The North British Railway (NBR) was the largest of the Scottish pre-grouping railways, incorporated on 19 July 1844 to build a railway from Edinburgh to Berwick. The system grew to cover the entire East Coast trunk between the Scottish border and Edinburgh, the Waverley Route to Carlisle (closed 1969 except for a short reopened section), the Glasgow & Edinburgh Railway and a network of branches throughout the central belt and the Borders.
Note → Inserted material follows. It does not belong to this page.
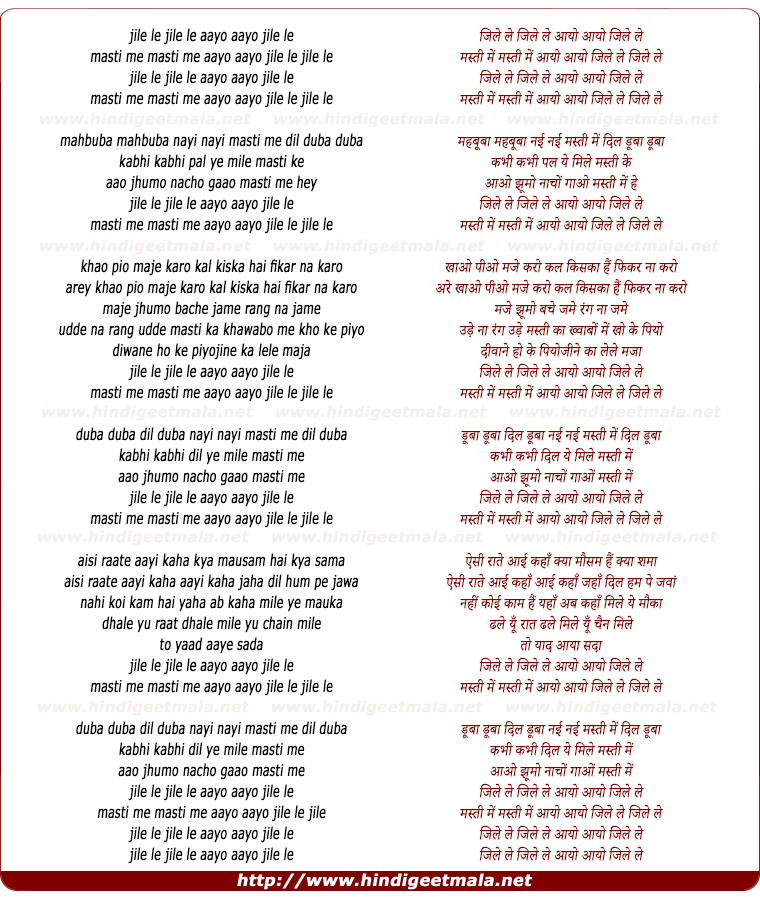 lyrics of song Jiile Le Jile Le Aayo Aayo Jile Le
The NBR is famous for two of British civil engineering's most ambitious works, the Tay Bridge (originally opened 1878 and disastrously collapsed in the 1879 storm with the loss of a train and 75 lives, then rebuilt 1887) and the Forth Bridge (1890), the latter a UNESCO World Heritage Site since 2015 and one of the iconic British engineering achievements of the nineteenth century.

Locomotive engineering was conducted at Cowlairs Works, Glasgow under successive Locomotive Superintendents, Thomas Wheatley (1867–1874), Dugald Drummond (1875–1882), Matthew Holmes (1882–1903) and William Paton Reid (1903–1922). Holmes's Class C 0-6-0 (LNER J36) of 1888 was so long-lived that the surviving examples were the last steam locomotives in BR main-line service when withdrawn in 1967.

At Grouping on 1 January 1923 the NBR became part of the LNER, in whose Scottish Area its rolling stock continued in service for many years.